We add a center $O$ to a regular hexagon and 6 rays, connecting the point O with the vertices of the hexagon. How many closed routes are there in the obtained graph of length n leading from $O$ to $O$ (edges on a route can repeat)? Arrange the appropriate recursive equation and solve it.
Let $S_n$ denote the number of closed routes closed from $O$ to $O$ of lengths $n$. I check one by one the value of $S_n$ for several initial values of n:
- $S_0 = 1$
- $S_1 = 0$
- $S_2 = 6$. It is 6 because we have six two-step routes (as many as rays: after the first step we are in a vertex and in the second step we have to return to the center)
- $S_3 = 6 \cdot 2=12$ In the first step we have $6$ possibilities and after this step we are in any of the vertices of the hexagon and the next step can be made to the right or left on the 2 possibilities, and in the next step we no longer have a choice - we have to return to the center, so there are $6 \cdot 2$ possibilities.
- $S_4 = 6 \cdot s_2 + 6 \cdot 2 \cdot 2 =60$ We can take the first step again in six ways after which we are at any of the vertices and now if in the second step we go back to the center we return to the $S_2$ possibilities which means it will already be $6 \cdot S_2$, and if in the second step we go right or left then we have two possibilities after which we are again in one of the vertices and now we can not go to the center, we have to go right or left again - that is two possibilities. So $S_4 = 6 \cdot S_2 + 6 \cdot 2 \cdot 2 = 60$.

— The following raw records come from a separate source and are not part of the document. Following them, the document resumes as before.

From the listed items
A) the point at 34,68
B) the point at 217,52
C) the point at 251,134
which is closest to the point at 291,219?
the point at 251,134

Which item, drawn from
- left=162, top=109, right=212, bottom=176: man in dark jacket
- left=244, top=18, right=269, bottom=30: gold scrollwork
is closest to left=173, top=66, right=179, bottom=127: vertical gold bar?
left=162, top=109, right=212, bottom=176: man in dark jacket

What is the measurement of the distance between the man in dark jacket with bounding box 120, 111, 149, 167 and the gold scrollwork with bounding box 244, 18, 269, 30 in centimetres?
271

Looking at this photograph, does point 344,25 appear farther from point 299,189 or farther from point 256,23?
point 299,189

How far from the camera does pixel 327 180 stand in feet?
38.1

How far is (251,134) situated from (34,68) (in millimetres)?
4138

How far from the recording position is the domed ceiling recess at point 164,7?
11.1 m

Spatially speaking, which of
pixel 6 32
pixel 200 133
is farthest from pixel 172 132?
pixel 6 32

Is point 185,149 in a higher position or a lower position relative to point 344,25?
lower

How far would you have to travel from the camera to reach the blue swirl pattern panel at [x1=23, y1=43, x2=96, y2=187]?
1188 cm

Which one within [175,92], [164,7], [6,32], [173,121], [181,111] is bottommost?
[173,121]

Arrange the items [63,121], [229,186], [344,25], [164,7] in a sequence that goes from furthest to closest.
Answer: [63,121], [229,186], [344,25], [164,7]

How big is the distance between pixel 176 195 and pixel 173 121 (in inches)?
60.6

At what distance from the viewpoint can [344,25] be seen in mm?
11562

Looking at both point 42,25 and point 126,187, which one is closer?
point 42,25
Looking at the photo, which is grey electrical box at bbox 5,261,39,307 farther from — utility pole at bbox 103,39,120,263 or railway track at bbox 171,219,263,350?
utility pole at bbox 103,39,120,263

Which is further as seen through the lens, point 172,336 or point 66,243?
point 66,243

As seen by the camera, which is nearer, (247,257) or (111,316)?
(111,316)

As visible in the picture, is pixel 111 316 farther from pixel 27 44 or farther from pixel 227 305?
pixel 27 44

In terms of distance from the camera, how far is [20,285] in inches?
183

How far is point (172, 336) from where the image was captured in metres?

- $S_5 = 6 \cdot S_3 + 6 \cdot 2 \cdot S_3 + 6 \cdot 2 \cdot 2 \cdot S_2 + 6 \cdot 2 \cdot 2 \cdot 2 \cdot 2 = 192$ Again, in the first step we have 6 possibilities and if in the second we go back to the middle then we get $S_3$, and if in the second step we go right or left (that is two possibilities) and then return to the center then we get $S_2$, and if in the third step we again go to the right or left (again two possibilities) and in the fourth step we no longer have a choice.
- $S_6 = 6 \cdot S_4 + 6 \cdot 2 \cdot S_3 + 6 \cdot 2 \cdot 2 \cdot S_2 + 6 \cdot 2 \cdot 2 \cdot 2 \cdot 2 = 744$ Again in the first step we have 6 possibilities and if in the second we return then we get $S_4$, and if in the second one to the right or left (2 possibilities) then if in the third one we go back we get $S_3$, and if in the third to the right or left (2 possibilities) and in the fourth we return then we get $S2$ and if in the fourth to the left or right (2 possibilities) then in the fifth we must go left or right (2 possibilities) and in the sixth we return.
Thus, it can be seen that $S_n = 6S_n - 2 + 6 \cdot 2 S_n - 3 + 6 \cdot 2 \cdot 2 \cdot S_n - 4 + (...) + 6 \cdot 2_n - 2$, but given that $S_1 = 0$,$S_0 = 1$ we can write that $S_n = 6S_{n-2} + 2 \cdot 6S_{n-3} + 2 \cdot 2 \cdot 6S_{n-4} + (...) + 2^{n-3} \cdot 6S_1 + 2^{n-2} \cdot 6S_0$. Thus, we see that the sequence will be defined recursively by $S_n = 6S_{n- 2} + 2 \cdot S_{n-1}$. That is, we predict $S_n = q^n$ and insert into the equation obtaining: $q^n - 2q^{n-1} - 6q^{n-2} = 0$ i.e. $q^2 - 2q - 6 = 0$. The solutions are $q_1 = -1 - \sqrt{7} $ and $q_2 = -1 + \sqrt{7}$. Solution $S_n$ we predict in the form $S_n = cq^n_1 + dq^n_2$. Substituting the initial conditions, we get that $S_n = \frac{7 - \sqrt{7}}{14}(-1 - \sqrt{7})^n + \frac{7 + \sqrt{7}}{14} (-1 + \sqrt{7})^n$
Is that a correct solution?
That is the recursion, but your derivation of it is neither clear or convincing. I suggest instead that you consider what happens if you have a closed path of length $n$ and remove the last two edges. Backing up the first edge leaves you out at one of the vertices. Backing up the second edge will either take you to another vertex, or else back to the center $O$.
Adding these together gives $S_n = 2S_{n-1} + 6S_{n-2}$.
If $q = -1 - \sqrt 7$, then $q^2 = 8 + 2\sqrt 7$, while $2q + 6 = 4 - 2\sqrt 7$, so this is not a root of $q^2 = 2q + 6$, and neither is the other. This is due to a simple sign error.